** Start of Data to process **

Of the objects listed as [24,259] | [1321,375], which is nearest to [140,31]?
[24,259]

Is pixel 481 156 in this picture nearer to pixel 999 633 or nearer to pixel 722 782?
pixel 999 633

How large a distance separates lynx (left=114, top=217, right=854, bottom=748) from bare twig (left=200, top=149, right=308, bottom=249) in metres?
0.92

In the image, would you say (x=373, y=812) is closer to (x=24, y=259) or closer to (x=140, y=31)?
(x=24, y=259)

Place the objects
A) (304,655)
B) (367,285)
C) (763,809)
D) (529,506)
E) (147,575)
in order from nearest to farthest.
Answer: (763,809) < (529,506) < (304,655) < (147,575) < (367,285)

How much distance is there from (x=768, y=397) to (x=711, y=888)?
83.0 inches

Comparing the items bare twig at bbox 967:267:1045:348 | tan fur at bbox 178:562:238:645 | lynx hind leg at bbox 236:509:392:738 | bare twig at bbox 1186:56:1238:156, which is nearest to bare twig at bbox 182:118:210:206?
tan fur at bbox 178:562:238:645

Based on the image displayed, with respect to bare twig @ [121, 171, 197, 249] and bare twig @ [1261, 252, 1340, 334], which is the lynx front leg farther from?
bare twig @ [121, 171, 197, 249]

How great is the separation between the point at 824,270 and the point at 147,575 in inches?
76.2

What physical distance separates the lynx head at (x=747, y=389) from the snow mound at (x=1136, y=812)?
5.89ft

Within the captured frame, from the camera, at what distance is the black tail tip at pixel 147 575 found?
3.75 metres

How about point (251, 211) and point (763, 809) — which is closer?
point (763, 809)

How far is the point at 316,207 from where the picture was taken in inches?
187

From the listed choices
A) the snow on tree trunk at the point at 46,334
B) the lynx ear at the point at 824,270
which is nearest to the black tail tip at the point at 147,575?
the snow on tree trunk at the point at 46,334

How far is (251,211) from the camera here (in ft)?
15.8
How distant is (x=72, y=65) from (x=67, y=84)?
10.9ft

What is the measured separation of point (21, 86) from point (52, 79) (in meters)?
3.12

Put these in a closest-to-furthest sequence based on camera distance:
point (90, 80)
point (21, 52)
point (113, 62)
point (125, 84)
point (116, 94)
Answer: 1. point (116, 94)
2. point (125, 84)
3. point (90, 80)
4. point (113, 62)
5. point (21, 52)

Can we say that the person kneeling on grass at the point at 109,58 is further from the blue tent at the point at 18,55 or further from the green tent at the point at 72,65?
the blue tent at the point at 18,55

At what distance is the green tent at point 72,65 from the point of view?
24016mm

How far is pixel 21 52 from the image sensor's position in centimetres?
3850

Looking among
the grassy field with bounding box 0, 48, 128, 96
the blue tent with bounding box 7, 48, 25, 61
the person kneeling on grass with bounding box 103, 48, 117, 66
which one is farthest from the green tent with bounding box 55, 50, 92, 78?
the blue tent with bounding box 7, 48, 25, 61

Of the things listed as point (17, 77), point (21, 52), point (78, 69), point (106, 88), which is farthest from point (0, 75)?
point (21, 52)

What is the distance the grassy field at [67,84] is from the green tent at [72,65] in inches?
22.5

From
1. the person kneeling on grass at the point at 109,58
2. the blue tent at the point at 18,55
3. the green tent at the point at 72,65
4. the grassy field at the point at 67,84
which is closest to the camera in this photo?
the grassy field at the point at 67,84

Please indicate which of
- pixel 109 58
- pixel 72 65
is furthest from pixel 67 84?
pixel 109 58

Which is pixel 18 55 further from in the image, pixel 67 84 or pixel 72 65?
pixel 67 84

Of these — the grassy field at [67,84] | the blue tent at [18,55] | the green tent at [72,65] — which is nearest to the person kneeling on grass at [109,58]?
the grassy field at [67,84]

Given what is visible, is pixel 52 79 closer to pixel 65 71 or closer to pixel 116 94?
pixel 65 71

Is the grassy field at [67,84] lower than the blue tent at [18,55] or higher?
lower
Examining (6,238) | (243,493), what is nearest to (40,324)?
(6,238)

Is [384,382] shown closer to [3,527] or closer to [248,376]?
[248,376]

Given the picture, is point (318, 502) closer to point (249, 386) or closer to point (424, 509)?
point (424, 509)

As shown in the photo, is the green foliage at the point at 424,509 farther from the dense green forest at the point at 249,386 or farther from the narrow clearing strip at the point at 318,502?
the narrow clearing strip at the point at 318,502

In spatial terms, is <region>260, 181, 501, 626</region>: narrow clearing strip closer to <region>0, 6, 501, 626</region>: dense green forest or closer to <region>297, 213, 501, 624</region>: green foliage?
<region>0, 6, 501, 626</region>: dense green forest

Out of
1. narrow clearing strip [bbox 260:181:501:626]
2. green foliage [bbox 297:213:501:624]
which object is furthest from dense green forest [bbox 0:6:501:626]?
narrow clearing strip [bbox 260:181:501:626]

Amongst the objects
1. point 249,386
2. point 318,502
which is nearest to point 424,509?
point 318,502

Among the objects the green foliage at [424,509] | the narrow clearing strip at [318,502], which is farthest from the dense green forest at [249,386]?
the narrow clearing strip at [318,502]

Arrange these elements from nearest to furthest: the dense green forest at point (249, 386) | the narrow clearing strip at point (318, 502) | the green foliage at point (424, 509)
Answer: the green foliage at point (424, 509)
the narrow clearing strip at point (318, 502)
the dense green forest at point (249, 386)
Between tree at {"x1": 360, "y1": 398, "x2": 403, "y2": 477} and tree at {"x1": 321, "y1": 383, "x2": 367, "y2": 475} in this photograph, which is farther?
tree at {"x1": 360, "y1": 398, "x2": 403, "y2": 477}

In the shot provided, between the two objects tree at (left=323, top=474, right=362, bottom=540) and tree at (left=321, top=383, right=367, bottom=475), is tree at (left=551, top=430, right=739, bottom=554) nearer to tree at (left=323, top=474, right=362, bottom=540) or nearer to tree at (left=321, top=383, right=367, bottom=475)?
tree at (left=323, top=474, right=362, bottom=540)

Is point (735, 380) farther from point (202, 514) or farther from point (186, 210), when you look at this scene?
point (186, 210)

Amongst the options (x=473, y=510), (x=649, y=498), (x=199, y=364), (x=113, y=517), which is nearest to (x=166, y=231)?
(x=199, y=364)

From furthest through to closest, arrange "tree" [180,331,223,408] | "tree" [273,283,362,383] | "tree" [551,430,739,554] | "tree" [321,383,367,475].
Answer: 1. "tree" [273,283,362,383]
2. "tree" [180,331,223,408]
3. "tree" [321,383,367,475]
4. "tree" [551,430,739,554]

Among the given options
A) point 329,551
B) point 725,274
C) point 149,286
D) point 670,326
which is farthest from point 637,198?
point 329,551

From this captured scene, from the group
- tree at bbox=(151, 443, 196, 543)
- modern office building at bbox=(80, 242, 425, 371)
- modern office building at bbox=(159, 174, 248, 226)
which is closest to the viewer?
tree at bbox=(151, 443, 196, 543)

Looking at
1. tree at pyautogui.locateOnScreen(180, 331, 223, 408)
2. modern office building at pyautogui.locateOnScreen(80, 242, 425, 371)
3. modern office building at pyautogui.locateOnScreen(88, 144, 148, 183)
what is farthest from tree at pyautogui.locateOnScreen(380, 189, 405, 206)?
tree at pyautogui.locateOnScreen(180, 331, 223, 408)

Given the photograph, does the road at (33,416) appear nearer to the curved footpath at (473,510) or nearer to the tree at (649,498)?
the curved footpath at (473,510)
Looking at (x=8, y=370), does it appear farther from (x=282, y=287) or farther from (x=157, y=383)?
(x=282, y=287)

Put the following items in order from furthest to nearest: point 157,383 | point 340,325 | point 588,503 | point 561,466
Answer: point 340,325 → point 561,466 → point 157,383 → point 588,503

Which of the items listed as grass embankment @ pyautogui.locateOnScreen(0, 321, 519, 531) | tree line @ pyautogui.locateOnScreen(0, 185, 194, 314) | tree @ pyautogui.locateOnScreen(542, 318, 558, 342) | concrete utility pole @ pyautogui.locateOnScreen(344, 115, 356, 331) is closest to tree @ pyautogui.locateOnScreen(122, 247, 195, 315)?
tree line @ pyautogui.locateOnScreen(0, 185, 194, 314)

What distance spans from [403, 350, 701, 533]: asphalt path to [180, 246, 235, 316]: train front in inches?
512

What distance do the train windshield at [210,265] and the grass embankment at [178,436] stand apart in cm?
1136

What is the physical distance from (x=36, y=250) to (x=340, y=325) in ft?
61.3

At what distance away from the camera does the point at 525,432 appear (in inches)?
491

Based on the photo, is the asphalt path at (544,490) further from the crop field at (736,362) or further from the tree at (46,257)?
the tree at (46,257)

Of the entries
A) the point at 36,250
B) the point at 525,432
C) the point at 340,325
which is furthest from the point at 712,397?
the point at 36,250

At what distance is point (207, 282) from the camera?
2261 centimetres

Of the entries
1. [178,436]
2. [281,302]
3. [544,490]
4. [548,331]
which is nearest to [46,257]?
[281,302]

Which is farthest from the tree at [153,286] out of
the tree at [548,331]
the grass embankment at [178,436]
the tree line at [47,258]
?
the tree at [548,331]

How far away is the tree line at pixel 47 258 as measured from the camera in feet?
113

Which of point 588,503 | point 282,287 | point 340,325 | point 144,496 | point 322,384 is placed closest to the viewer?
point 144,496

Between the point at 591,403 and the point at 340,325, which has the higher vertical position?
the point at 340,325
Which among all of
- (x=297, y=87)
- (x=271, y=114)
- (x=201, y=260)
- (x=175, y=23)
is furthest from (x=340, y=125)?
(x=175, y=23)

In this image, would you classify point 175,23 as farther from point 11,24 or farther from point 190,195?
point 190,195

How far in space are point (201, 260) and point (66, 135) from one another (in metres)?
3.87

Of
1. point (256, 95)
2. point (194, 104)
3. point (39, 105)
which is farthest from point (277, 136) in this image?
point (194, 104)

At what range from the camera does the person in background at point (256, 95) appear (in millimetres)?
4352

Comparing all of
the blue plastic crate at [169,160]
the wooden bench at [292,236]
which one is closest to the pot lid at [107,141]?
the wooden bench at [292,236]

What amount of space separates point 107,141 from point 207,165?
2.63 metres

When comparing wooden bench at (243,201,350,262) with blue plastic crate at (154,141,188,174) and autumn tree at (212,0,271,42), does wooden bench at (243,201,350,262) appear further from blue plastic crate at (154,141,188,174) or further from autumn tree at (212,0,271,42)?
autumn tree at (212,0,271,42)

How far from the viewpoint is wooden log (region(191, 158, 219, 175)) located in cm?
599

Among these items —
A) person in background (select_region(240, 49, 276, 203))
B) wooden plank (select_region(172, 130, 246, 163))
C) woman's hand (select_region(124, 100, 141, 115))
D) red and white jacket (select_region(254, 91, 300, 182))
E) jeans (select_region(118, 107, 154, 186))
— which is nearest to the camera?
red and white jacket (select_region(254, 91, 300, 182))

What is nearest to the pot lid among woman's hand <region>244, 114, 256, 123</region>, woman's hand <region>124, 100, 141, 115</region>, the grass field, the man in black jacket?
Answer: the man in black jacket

** End of Data to process **

▶ [Written request]
Format the stretch of the listing from its start through the line containing "83.0 inches" as a numbered list, leaving out the blank lines.

▶ [Exercise output]
1. Of the objects listed as [24,259] | [1321,375], which is nearest to [140,31]?
2. [24,259]
3. Is pixel 481 156 in this picture nearer to pixel 999 633 or nearer to pixel 722 782?
4. pixel 999 633
5. How large a distance separates lynx (left=114, top=217, right=854, bottom=748) from bare twig (left=200, top=149, right=308, bottom=249) in metres?
6. 0.92
7. In the image, would you say (x=373, y=812) is closer to (x=24, y=259) or closer to (x=140, y=31)?
8. (x=24, y=259)
9. Place the objects
10. A) (304,655)
11. B) (367,285)
12. C) (763,809)
13. D) (529,506)
14. E) (147,575)
15. in order from nearest to farthest.
16. Answer: (763,809) < (529,506) < (304,655) < (147,575) < (367,285)
17. How much distance is there from (x=768, y=397) to (x=711, y=888)?
18. 83.0 inches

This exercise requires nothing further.